Die Zweiteilung der Befürworter und Gegner dürfte auch darin begründet sein, dass auf der Grundlage von zum Teil sehr ideologisch geführten Behauptungen und nicht von Fakten diskutiert wird.
Ich glaube, alle seriösen Fachleute sind sich einig, dass die Datenlage zum Thema eines Tempolimits bei 130 km/h - oder bei 120 km/h, wie Sie es für Deutschland vorschlagen - relativ unzureichend ist. Die vorhandenen Studien sind zum Teil sehr alt, oder aber sie haben einen anderen Untersuchungsgegenstand. Es wird trotzdem versucht, daraus Rückschlüsse auf die Wirkung eines Tempolimits zu ziehen.

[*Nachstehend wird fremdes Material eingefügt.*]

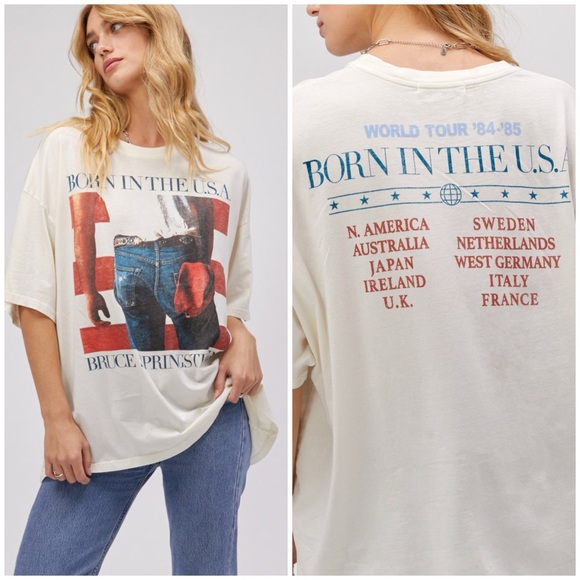 Daydreamer White Graphic Tee - Picture 1 of 10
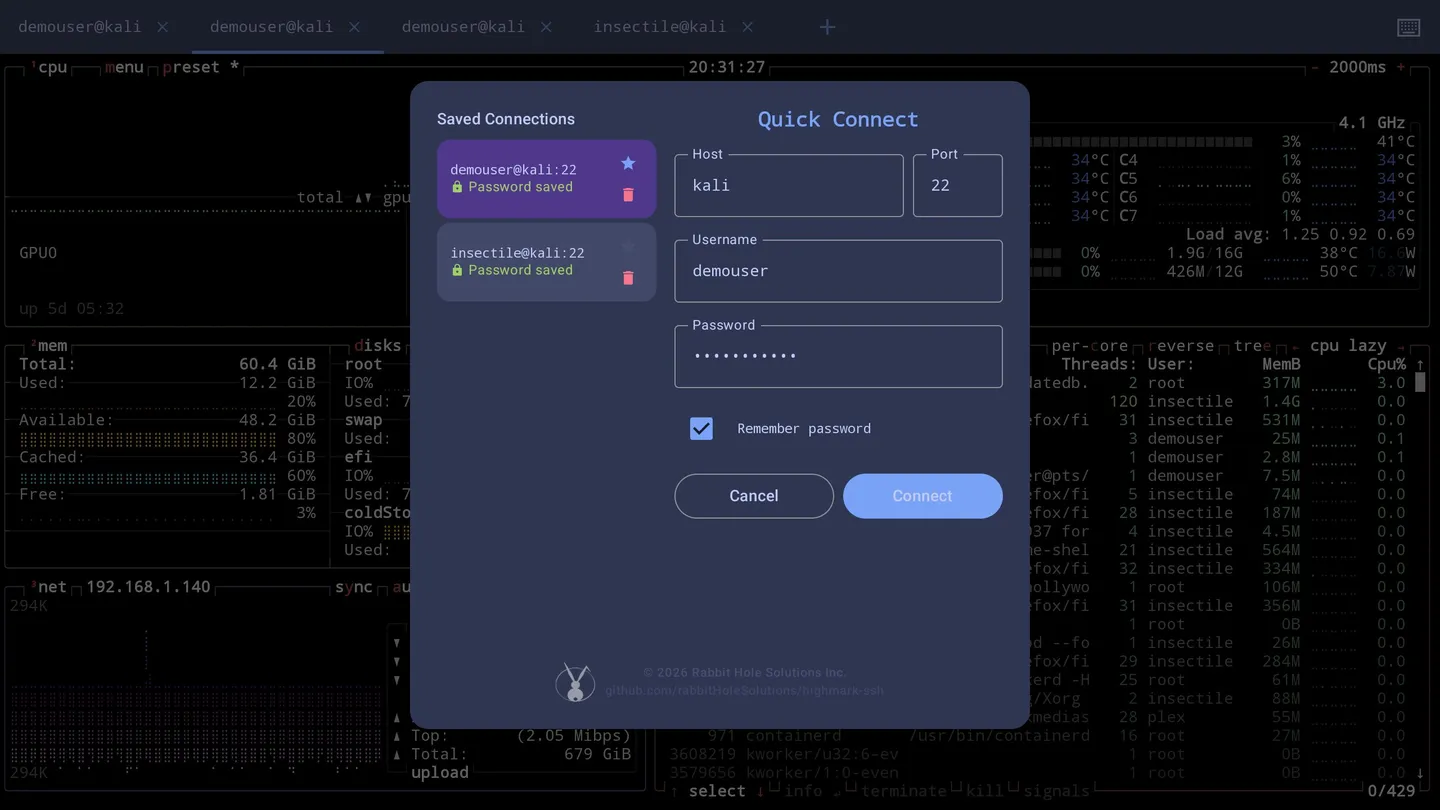 #2. Highmark SSH (Meta) di: Rabbit Hole Solutions Inc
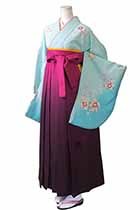 パステルブルー刺繍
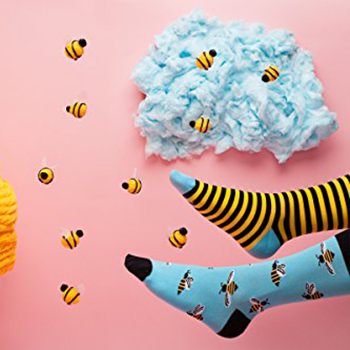 Obrázek z Veselé ponožky - včela 
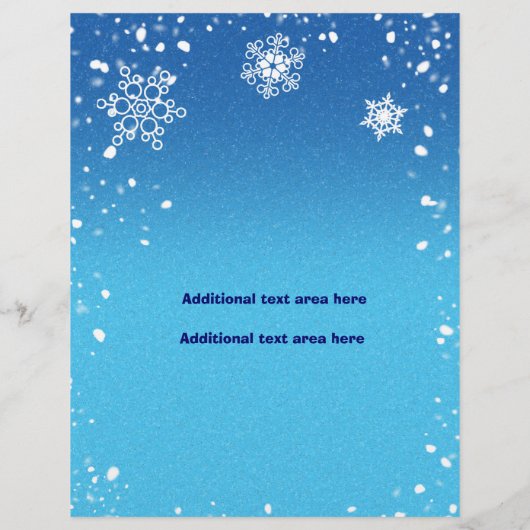 Baby's Cold Outside Winter Event Flyer Poster (Hinten)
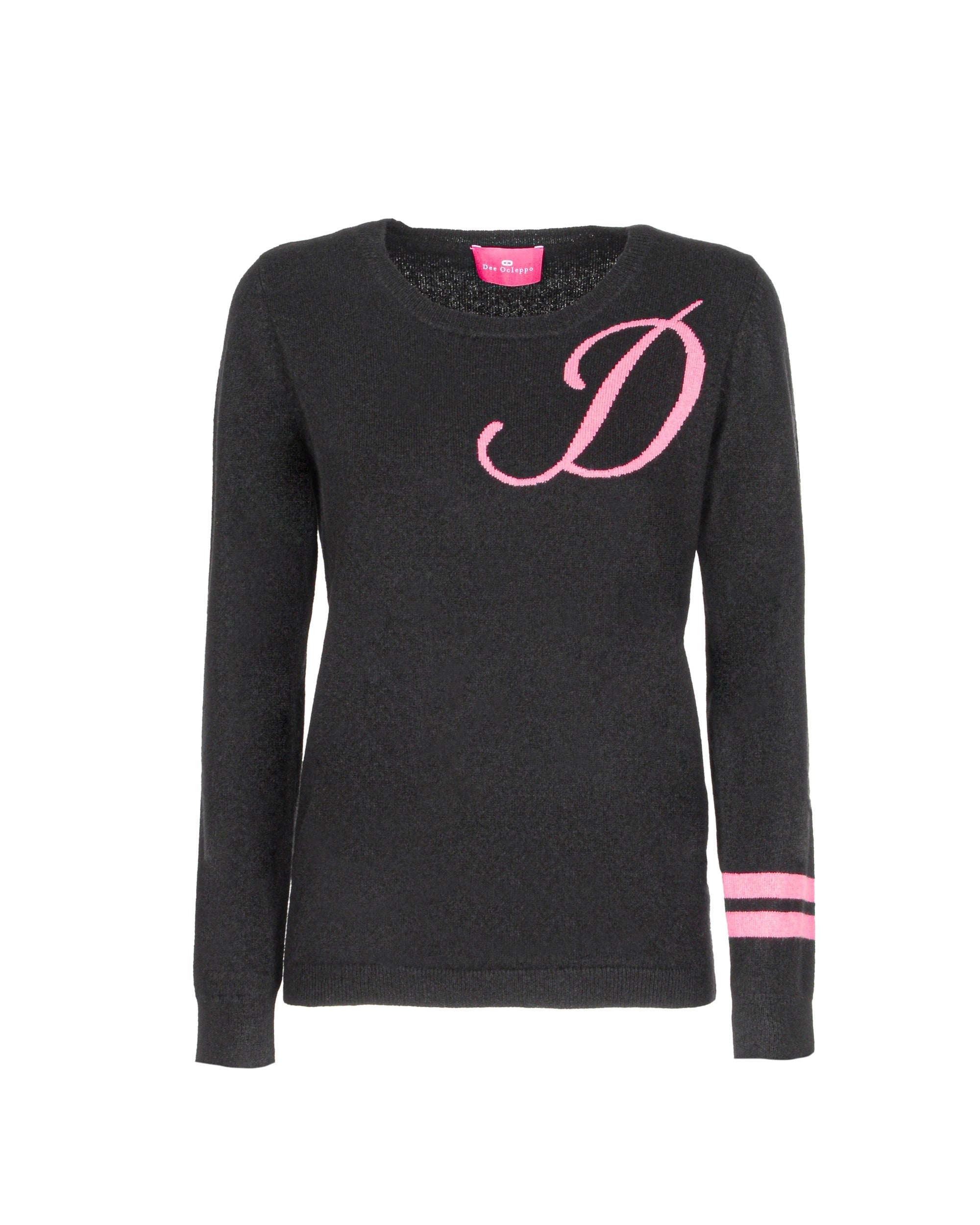 Maglione girocollo in cashmere - Nero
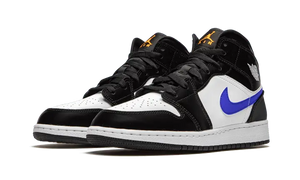 Air Jordan 1 Mid Black Racer Blue White Nike  Sneakers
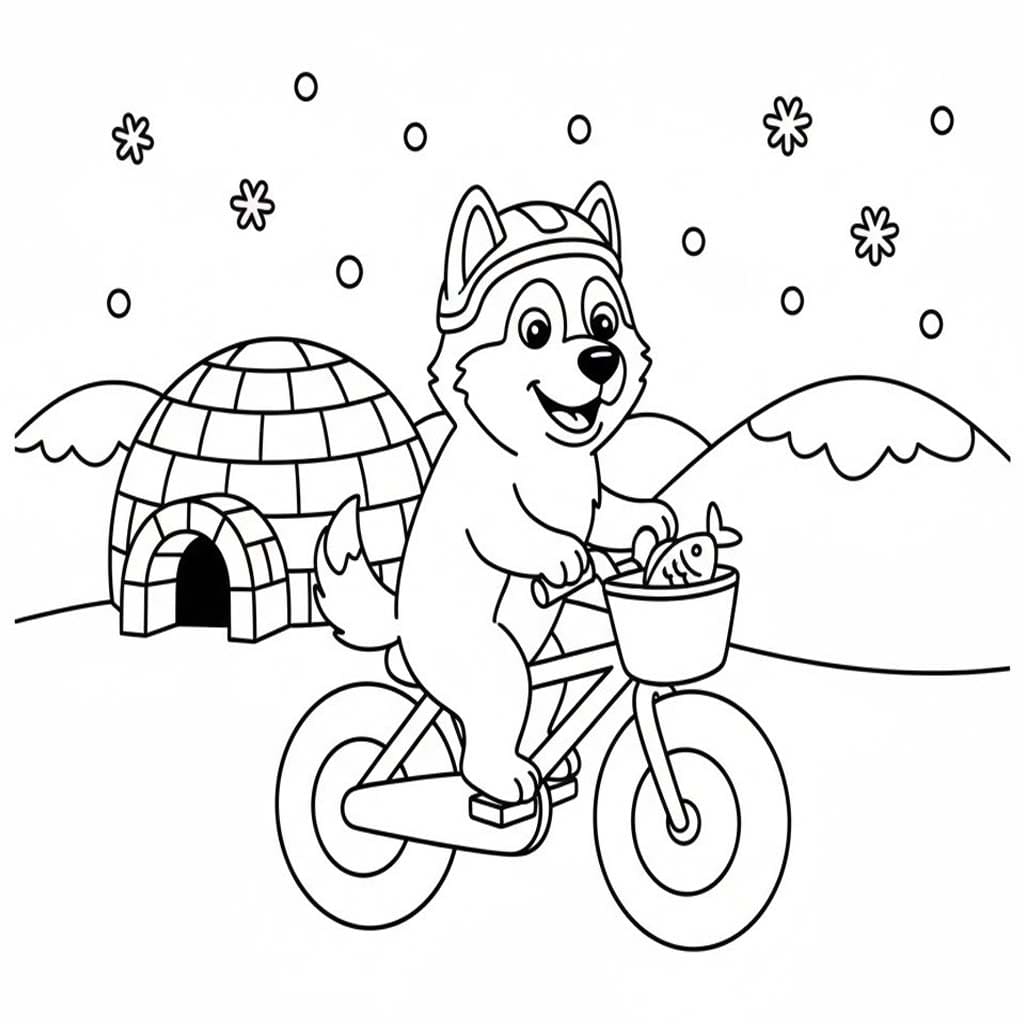 에스키모 개의 단순한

Sehr häufig - Herr Kollege Schulz-Hendel, Sie haben es auch getan - wird das Gutachten aus Brandenburg herangezogen. Selbst ein Blick in diese Studie hätte gereicht, dass - so die Verfasser - die Kausalität zwischen der Geschwindigkeitsbeschränkung und der Senkung der Unfallzahlen nicht unmittelbar belegt werden kann. Ein solches Gutachten wird auch nicht dadurch passender, wenn man es ständig behauptet, liebe Kolleginnen und Kollegen.
Sie hatten nach den Zahlen gefragt, wie viele Kilometer in Niedersachsen Verkehrsbeschränkungen unterliegen. Wir haben in Niedersachsen 2 888 km; das bezieht sich auf die Gesamtfahrt
richtungen, also sowohl die eine wie die andere Richtung. Davon sind 960 km verkehrsbeschränkt mit 130, 120 oder unterhalb von 100 km/h. In Niedersachsen sind von den 2 888 km bereits 424 km mit Verkehrsbeeinflussungsanlagen ausgestattet.
Erlauben Sie mir den Hinweis, dass im Übrigen in ganz Deutschland eine Richtgeschwindigkeit von 130 km/h gilt. Wer auf deutschen Autobahnen schneller als 130 km/h fährt, steht sogar in der Gefahr, seinen Versicherungsschutz zu verlieren, wenn er einen Unfall verursacht.
Es dürfte Sie also nicht überraschen, wenn ich sage: Persönlich bin ich nach wie vor gegen ein generelles Tempolimit auf Autobahnen.
Ich will hinzufügen, dass unser Koalitionspartner das zwar durchaus etwas differenzierter betrachtet, wir uns in einer Frage aber einig sind: Das von Ihnen vorgeschlagene Modell eines Tempolimits von 120 km/h auf allen Autobahnen in Deutschland lehnen wir als Koalition in Niedersachsen einstimmig ab.
Ich glaube nämlich, dass es klügere Lösungen gibt, dass es technologische Lösungen gibt, mit denen wir den Verkehr besser angepasst an das Verkehrsaufkommen, an die Baustellensituation lenken und leiten können.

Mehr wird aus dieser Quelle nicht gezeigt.